Air travelers' options may be grounded

Industry observers see higher prices, more consolidation

May 25, 2000|By Kristine Henry | Kristine Henry,SUN STAFF

United Airlines' planned $11.6 billion acquisition of US Airways, which would create a company more than double the size of its closest competitor, could stifle competition, trigger more consolidation and bring higher fares, industry observers said yesterday.

United said it would not raise ticket prices for two years after the deal is completed, but many observers say they don't have faith in that promise.

"I wonder when they make that representation. Why would they make it if the acquisition is completely benign?" said Paul Ruden of the American Society of Travel Agents.
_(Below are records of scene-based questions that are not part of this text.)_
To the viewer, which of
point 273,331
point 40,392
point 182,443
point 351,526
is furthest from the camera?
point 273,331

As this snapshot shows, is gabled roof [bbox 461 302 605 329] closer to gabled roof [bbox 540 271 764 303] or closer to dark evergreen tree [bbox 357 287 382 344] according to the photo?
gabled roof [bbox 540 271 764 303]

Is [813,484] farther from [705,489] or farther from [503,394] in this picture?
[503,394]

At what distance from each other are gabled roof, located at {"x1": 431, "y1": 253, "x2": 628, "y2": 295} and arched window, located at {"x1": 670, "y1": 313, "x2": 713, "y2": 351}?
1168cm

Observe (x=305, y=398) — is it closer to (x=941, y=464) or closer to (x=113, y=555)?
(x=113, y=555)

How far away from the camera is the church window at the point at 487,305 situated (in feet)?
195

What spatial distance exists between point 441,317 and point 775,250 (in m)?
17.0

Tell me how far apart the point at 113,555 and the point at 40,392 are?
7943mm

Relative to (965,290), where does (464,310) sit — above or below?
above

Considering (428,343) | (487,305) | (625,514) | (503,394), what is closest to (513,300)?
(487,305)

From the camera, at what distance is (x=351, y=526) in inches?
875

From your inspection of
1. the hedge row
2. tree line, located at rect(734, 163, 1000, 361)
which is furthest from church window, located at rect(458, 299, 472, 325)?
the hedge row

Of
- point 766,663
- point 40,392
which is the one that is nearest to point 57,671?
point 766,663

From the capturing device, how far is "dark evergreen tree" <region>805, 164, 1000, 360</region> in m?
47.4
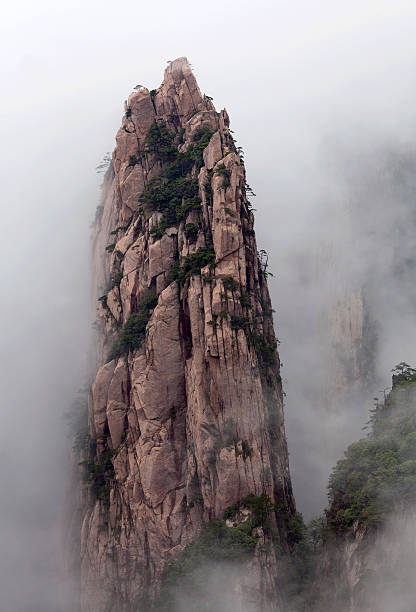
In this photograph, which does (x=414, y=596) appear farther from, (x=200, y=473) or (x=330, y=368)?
(x=330, y=368)

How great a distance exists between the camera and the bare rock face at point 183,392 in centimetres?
4681

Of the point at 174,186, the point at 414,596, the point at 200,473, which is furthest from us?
the point at 174,186

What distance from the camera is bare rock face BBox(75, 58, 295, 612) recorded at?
4681 centimetres

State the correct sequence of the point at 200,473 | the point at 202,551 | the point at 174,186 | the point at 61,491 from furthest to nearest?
the point at 61,491
the point at 174,186
the point at 200,473
the point at 202,551

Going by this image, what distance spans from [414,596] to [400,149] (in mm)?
56899

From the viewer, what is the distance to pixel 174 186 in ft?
190

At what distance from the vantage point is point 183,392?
5075 cm

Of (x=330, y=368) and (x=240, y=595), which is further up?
(x=330, y=368)

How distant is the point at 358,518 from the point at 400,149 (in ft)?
169

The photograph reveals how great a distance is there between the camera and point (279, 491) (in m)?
47.9

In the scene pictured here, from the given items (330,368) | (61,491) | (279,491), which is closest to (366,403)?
(330,368)

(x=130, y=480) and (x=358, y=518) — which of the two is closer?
(x=358, y=518)

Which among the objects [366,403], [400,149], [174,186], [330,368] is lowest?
[366,403]

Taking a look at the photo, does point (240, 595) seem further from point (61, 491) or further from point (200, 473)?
point (61, 491)
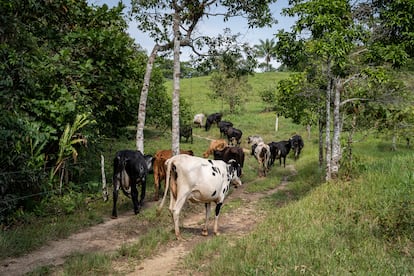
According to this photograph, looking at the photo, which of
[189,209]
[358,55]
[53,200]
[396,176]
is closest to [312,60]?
[358,55]

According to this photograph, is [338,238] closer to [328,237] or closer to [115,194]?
[328,237]

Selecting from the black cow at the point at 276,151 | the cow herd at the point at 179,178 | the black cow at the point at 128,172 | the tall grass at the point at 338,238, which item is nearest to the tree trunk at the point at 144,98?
the cow herd at the point at 179,178

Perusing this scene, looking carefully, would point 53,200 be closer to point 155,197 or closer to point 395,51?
point 155,197

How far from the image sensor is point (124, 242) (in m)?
7.89

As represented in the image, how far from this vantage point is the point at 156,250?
734 centimetres

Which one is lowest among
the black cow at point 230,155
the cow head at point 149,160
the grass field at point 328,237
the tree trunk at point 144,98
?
the grass field at point 328,237

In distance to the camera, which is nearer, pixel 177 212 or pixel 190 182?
pixel 177 212

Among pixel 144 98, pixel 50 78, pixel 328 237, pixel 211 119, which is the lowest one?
pixel 328 237

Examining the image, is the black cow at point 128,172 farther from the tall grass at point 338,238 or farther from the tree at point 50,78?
the tall grass at point 338,238

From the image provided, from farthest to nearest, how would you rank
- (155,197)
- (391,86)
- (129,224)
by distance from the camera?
(391,86) → (155,197) → (129,224)

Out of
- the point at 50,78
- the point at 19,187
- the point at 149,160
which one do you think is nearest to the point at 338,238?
the point at 19,187

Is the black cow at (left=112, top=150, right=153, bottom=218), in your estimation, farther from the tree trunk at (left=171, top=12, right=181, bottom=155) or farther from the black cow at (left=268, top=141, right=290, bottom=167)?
the black cow at (left=268, top=141, right=290, bottom=167)

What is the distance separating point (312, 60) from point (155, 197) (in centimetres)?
762

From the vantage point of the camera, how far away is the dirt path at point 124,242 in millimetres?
6371
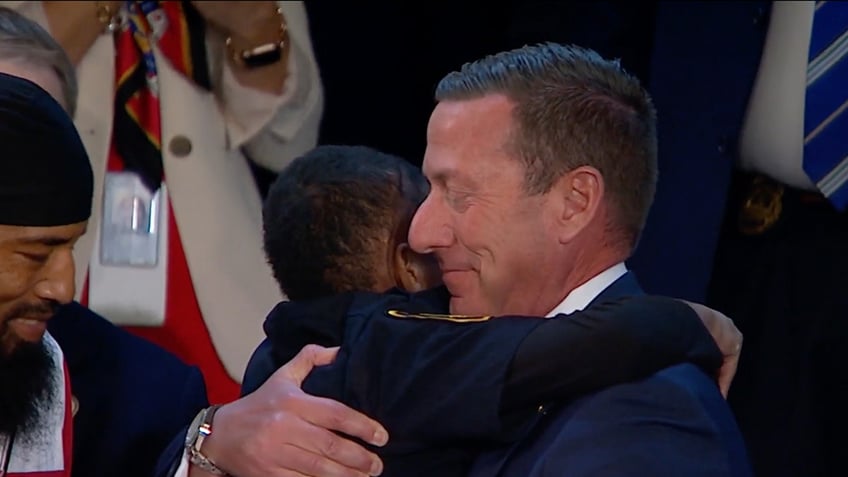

Ruden said his association is already concerned about consolidation. With airlines forming partnerships in which travelers are booked on each others flights and frequent-flier miles are transferable to each other, competition already is suffering, he said.

The group is also fighting a Web site planned by major carriers that would compete with

Ruden said things would only get worse should the United deal go through.

Airline executives, he said, are supposed to go to bed at night worrying about what tricks the other guys have up their sleeves, be they fare discounts or better services.

"If you have fewer people to worry about, it's easier to operate in parallel to what the others are doing," Ruden said. "And that means less vigor, less competition and tends toward higher prices and less concern for the customer."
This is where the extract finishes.